- What to work on -
A - Translate this sentence from the news article on the Boulder shooting into Spanish: "House Speaker Nancy Pelosi, D-Calif., said Tuesday that Congress must pass legislation to address gun violence."
B - Answer these from the news article on the Boulder shooting:
(i) How many people were left dead by the shooting at the grocery store?
(ii) On what program did Rep. Joe Neguse give his interview?
(iii) In Pelosi's statement, for the how-manyth time in a week is the nation confronted by gun violence?

- Source document -

****

WASHINGTON — Democrats are demanding action on gun control after another mass shooting, this one at a grocery store in Boulder, Colorado, on Monday that left 10 people dead.
House Speaker Nancy Pelosi, D-Calif., said Tuesday that Congress must pass legislation to address gun violence.
“For the second time in a week, our nation is being confronted by the epidemic of gun violence," she said in a statement. "Too many families in too many places are being forced to endure this unfathomable pain and anguish. Action is needed now to prevent this scourge from continuing to ravage our communities."
Vice President Kamala Harris said of the latest shooting, "It's absolutely baffling. It's 10 people going about their day living their lives, not bothering anybody. A police officer who is performing his duties, and with great courage and heroism," referring to the officer who was killed when responding to the scene.
In an interview on "CBS This Morning," Rep. Joe Neguse, D-Colo., said he felt “a great deal of anger and frustration right now" and "the time for inaction is over."
"It does not have to be this way," he said. "There are commonsense gun reform legislation proposals that have been debated in the Congress for far too long.”
Neguse said the gun lobby and others have stopped Congress from making "meaningful reforms in the past but that's no excuse."
"I think the American people are tired of excuses, so it's time for us to roll up our sleeves in the Congress and muster the political willpower to actually get something done,” he said.

****

- Source excerpt -
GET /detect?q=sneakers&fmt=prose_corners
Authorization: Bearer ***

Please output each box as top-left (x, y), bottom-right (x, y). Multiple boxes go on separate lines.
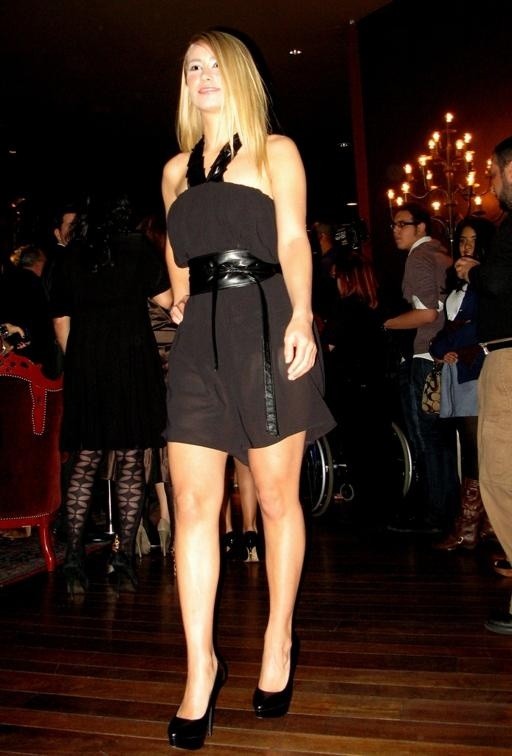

****

- Solutions for each task -
A - La presidenta de la Cámara de Representantes, Nancy Pelosi, demócrata de California, dijo el martes que el Congreso debe aprobar una legislación para abordar la violencia armada.

B -
(i) 10 people.
(ii) "CBS This Morning."
(iii) The second time.